• Document:
--------------------------------------------------

# ALTeGraD 2023 Data Challenge
## Molecule Retrieval with Natural Language Queries
### École Polytechnique

MLP

## Drive and GitHub utils

### Retrieve data

We unzip the data.zip file directly in the virtual file system created with each single colab notebook. Such file system is temporary and specific to each notebook so this operation must be repeated each time (see later). It is the only way I found not to corrupt the data.

In [None]:
from google.colab import drive
drive.mount('/content/drive', force_remount=True)

In [None]:
#################
## TODO:
## Set the path to the google drive git repository
## The data.zip should be in the git folder!

--------------------------------------------------

• Exercise instructions:
#1 According to the data challenge notebook, why must the data.zip file be unzipped again each time?
#2 Carry on the data challenge notebook from the point where it stops.

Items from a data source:
--------------------------------------------------

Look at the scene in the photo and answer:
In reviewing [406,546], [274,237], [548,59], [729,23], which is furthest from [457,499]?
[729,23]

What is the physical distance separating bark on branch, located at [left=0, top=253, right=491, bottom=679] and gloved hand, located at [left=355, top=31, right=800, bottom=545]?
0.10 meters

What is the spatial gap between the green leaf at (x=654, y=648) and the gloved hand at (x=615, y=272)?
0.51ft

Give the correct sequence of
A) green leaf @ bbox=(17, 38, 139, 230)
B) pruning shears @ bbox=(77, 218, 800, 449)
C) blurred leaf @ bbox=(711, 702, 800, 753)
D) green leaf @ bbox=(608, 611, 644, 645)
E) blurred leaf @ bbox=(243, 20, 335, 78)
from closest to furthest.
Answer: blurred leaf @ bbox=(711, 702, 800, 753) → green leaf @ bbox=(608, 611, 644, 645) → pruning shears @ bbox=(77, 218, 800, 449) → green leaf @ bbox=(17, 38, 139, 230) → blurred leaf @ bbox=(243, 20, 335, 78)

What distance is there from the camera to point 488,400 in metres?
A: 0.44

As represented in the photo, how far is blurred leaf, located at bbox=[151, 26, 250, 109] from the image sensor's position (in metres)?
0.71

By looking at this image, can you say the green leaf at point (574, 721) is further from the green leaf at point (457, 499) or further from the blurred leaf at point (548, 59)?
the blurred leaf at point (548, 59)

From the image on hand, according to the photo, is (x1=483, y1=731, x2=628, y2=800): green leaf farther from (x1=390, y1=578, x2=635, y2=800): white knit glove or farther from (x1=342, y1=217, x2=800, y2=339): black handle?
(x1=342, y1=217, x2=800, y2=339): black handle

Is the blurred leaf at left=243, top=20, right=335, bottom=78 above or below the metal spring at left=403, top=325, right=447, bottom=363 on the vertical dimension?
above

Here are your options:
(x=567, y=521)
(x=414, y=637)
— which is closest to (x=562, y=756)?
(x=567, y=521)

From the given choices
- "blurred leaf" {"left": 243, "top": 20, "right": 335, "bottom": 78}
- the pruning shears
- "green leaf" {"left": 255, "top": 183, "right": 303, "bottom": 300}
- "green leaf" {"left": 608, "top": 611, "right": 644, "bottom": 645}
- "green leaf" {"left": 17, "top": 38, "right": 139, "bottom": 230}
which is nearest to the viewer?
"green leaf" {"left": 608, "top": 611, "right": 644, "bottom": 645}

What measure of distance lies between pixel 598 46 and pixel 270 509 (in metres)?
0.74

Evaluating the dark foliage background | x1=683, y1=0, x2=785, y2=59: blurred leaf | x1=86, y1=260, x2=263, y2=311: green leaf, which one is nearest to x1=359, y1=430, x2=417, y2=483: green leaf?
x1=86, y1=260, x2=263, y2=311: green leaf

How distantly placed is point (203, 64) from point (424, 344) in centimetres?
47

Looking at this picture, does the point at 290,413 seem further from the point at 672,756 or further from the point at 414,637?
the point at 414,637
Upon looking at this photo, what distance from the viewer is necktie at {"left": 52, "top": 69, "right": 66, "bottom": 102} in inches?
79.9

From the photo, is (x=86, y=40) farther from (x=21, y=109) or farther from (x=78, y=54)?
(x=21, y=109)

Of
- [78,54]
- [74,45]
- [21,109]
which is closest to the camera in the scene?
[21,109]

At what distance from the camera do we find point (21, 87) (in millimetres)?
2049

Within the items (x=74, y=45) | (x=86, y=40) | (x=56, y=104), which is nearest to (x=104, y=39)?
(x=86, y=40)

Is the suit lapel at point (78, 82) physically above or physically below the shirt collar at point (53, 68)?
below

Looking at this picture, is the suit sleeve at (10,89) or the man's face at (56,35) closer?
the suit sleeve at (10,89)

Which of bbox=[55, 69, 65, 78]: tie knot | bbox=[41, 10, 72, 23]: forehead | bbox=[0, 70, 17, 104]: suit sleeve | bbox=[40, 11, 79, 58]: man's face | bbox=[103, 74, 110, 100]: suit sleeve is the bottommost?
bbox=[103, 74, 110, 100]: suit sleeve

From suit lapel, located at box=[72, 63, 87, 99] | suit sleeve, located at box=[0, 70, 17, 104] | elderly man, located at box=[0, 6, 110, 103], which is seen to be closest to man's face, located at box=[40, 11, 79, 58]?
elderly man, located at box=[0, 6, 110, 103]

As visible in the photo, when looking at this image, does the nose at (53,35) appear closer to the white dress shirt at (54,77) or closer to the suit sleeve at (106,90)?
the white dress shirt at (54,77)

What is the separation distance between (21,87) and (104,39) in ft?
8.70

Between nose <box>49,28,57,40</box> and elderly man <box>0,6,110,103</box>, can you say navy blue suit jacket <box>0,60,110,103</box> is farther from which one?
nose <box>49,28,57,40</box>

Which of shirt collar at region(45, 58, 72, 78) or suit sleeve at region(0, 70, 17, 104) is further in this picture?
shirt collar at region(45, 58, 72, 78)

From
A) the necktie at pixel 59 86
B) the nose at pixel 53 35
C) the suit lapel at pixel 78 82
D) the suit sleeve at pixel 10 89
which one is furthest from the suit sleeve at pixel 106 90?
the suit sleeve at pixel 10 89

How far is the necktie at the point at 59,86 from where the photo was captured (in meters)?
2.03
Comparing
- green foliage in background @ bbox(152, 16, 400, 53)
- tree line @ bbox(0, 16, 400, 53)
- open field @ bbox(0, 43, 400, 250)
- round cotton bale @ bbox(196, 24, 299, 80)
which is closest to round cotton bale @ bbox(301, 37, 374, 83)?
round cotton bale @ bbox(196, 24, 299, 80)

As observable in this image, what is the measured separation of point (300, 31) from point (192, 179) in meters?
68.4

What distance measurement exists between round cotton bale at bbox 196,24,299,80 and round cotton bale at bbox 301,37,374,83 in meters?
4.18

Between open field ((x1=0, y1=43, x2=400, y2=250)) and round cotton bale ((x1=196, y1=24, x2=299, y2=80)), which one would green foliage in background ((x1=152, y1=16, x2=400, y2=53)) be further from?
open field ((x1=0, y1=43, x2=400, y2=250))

--------------------------------------------------

• Answers to the tasks:
#1 The notebook's file system is temporary and specific to each notebook.

#2
# Even: ./drive/MyDrive/ENPC/MVA/ALTEGRAD/Project/Code/Public/data.zip
# Joy: ./drive/MyDrive/MVA/Altegrad_project/data.zip
#################

!unzip ./drive/MyDrive/.../altegrad_challenge_2024/data.zip

### Set the working directory to the git folder


In [None]:
#################
## TODO:
## Set the path to the google drive git repository

# Even: /content/drive/MyDrive/ENPC/MVA/ALTEGRAD/Project/Code/Public/
#################

%cd /content/drive/MyDrive/.../altegrad_challenge_2024
!pwd

### GitHub operations?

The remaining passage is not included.